Intelligence agencies around the world are rushing to assess the extent of a wide-ranging espionage attack by a “nation-state attacker” on US federal agencies, companies and other groups.
The US issued an emergency warning on Sunday after learning that software that may have been used by most Fortune 500 companies and multiple federal agencies, including the US military and the Pentagon, had been hijacked to gain entry to secure IT systems.
“We urge all our partners — in the public [and] private sectors — to assess their exposure to this compromise and to secure their networks,” said the US Cybersecurity and Infrastructure Security Agency, after a cyber security company unearthed the “global intrusion campaign”.
The US government has not identified the attacker. However, FireEye, the US cyber security group that first flagged the hacking campaign last week and was itself hacked, attributed it to a nation-state.
SolarWinds, the software group whose “Orion” product was used to gain entry to government systems, said the hackers had inserted malware into software updates between March and June, which means hackers could have been lurking in systems for up to nine months. SolarWinds added that “fewer than 18,000” of its 275,000 customers may have been exposed.
The National Security Council at the White House said on Monday that it was working with CISA, the FBI, the intelligence community and affected departments and agencies “to co-ordinate a swift and effective whole-of-government recovery and response to the recent compromise”.
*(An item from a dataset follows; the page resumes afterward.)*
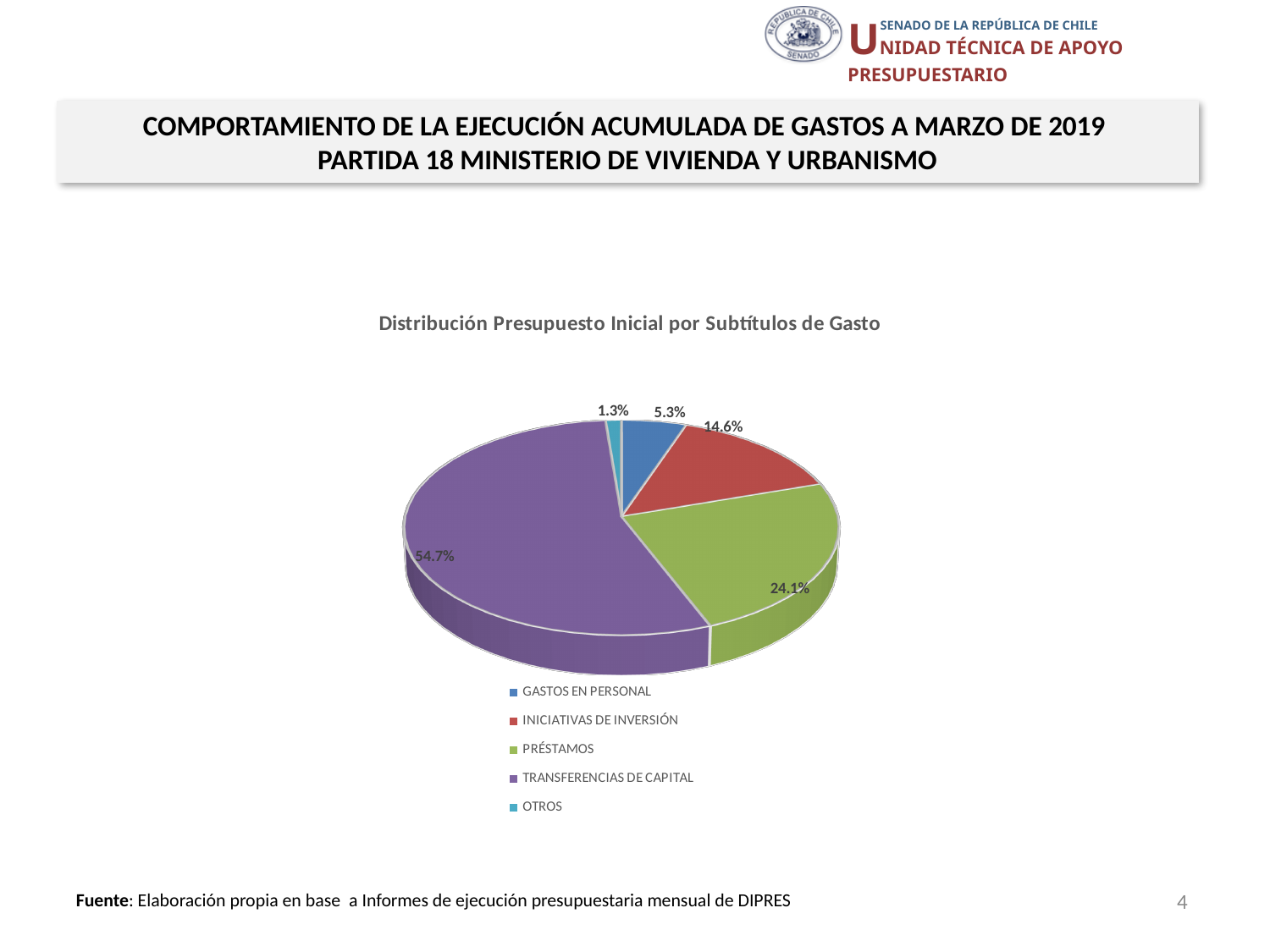
Which is larger, the share for INICIATIVAS DE INVERSIÓN or the share for GASTOS EN PERSONAL? INICIATIVAS DE INVERSIÓN What kind of chart is shown on the slide? pie chart What is the title of the chart? Distribución Presupuesto Inicial por Subtítulos de Gasto What share of the pie does TRANSFERENCIAS DE CAPITAL represent? 54.7% Which category has the smallest slice of the pie? OTROS How many categories does the legend list? 5 What share of the pie does GASTOS EN PERSONAL represent? 5.3% What share of the pie does PRÉSTAMOS represent? 24.1% What is the difference in percentage points between TRANSFERENCIAS DE CAPITAL and PRÉSTAMOS? 30.6 Which category has the largest slice of the pie? TRANSFERENCIAS DE CAPITAL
Jeremy Fleming, head of British signals intelligence agency GCHQ, said his staff were “working at pace” with its US partners and the private sector to understand the implications. The National Cyber Security Centre, GCHQ’s defensive cyber arm, is releasing advice for UK organisations which consider themselves at risk.
It is still unclear exactly which US government agencies have been compromised. The US commerce department confirmed that one of its bureaux had been breached and there were also media reports that the US Treasury had been hacked. A spokesperson declined to confirm the reports.
A spokesperson for the US Department of Homeland Security said it was “aware of reports of a breach. We are currently investigating the matter.”
Theresa Payton, former White House chief information officer and chief executive of cyber security consultancy Fortalice Solutions, said it was “very likely that [hackers] have access to months worth of data . . . which means staffer emails, messages, documents and more have been monitored, read, copied, intercepted”.
One person briefed on the investigation said the precision with which US government agencies had been targeted suggested that the motivation had been to gain intelligence from the heart of the US administration.
Mark Warner, the leading Democrat on the Senate select committee on intelligence, indicated that officials were still gathering information on the impact and goals of the attacks.
“[W]e should make clear that there will be consequences for any broader impact on private networks, critical infrastructure, or other sensitive sectors,” he said in a statement.
Rosa Smothers, a former CIA cyber threat analyst and technical intelligence officer, described the incident as “a very high-end attack” that could have a wider impact on the US’s Five Eyes intelligence-sharing partners.
She said the hack was most likely perpetrated by APT 29, a hacking group also known as Cozy Bear, which is known to have links to Russian intelligence.
“There’s a great deal of forensics work that’s going to have to be uncovered to determine the length and breadth of the damage done,” she said.
Dmitry Peskov, president Vladimir Putin’s spokesman, said Russia had “nothing to do” with the attack.
“If the Americans couldn’t do anything about it for several months, then they probably shouldn’t make groundless accusations that the Russians did everything,” Mr Peskov said, according to Interfax.